[WHAT YOU SHOULD DO]: Scan the data. Collect each line that contains the word "species".

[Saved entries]
::::
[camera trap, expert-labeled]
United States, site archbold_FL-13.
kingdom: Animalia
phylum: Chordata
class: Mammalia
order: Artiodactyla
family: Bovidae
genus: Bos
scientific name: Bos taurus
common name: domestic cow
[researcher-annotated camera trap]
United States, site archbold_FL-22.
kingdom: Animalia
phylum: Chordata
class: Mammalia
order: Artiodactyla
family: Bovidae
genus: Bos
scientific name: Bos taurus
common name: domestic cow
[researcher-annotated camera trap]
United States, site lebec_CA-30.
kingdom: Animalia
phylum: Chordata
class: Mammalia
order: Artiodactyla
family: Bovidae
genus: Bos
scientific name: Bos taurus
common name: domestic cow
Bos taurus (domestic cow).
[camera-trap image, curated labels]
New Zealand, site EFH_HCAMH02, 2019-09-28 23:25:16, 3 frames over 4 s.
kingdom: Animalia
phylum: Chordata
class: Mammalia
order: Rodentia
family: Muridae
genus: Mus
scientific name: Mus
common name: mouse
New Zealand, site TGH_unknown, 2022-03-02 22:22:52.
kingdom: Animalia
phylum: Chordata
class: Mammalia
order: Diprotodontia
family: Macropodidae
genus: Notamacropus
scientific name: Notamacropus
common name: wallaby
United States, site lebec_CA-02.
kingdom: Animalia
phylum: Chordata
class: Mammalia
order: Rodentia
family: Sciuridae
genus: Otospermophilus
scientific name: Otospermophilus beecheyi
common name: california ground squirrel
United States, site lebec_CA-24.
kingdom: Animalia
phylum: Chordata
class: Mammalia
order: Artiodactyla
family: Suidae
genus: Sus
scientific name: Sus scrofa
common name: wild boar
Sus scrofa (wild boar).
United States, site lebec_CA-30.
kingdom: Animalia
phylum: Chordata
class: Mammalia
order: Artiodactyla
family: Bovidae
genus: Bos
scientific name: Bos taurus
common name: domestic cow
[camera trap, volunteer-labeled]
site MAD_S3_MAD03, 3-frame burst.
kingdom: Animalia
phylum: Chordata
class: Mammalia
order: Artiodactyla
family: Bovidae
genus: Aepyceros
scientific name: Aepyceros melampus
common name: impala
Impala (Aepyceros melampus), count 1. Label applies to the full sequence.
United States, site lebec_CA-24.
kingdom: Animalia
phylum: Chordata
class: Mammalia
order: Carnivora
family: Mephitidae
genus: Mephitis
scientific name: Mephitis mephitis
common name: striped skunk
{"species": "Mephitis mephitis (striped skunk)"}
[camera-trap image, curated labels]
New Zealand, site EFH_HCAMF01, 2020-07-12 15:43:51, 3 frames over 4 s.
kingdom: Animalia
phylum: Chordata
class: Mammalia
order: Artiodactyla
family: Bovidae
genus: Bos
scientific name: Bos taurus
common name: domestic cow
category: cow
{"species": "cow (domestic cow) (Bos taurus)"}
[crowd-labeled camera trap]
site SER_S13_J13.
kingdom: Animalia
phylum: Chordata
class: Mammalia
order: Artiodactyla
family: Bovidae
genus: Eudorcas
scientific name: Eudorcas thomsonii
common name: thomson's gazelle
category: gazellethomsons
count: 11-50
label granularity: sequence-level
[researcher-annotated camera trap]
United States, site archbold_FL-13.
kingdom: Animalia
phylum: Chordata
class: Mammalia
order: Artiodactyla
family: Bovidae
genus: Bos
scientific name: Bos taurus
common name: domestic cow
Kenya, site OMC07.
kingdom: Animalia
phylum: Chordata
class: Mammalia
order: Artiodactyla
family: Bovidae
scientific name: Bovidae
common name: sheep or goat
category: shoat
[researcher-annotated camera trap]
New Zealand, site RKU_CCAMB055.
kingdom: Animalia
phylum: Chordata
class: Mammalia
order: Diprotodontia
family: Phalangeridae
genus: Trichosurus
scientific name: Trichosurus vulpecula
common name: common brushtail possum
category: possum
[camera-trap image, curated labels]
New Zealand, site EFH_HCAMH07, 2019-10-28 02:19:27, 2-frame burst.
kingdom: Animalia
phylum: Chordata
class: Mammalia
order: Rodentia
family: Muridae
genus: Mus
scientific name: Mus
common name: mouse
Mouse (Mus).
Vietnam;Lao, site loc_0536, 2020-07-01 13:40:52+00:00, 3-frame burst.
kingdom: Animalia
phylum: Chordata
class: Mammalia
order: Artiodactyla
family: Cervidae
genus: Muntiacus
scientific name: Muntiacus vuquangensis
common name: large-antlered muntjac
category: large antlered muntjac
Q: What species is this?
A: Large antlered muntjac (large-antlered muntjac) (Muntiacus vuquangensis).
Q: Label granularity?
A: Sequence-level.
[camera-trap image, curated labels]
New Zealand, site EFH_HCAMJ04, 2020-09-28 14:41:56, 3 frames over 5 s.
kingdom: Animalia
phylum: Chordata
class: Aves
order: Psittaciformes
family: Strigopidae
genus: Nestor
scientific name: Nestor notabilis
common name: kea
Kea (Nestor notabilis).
::::
[SOLUTION FOR THIS EXERCISE]:
{"species": "Mephitis mephitis (striped skunk)"}
{"species": "cow (domestic cow) (Bos taurus)"}
Q: What species is this?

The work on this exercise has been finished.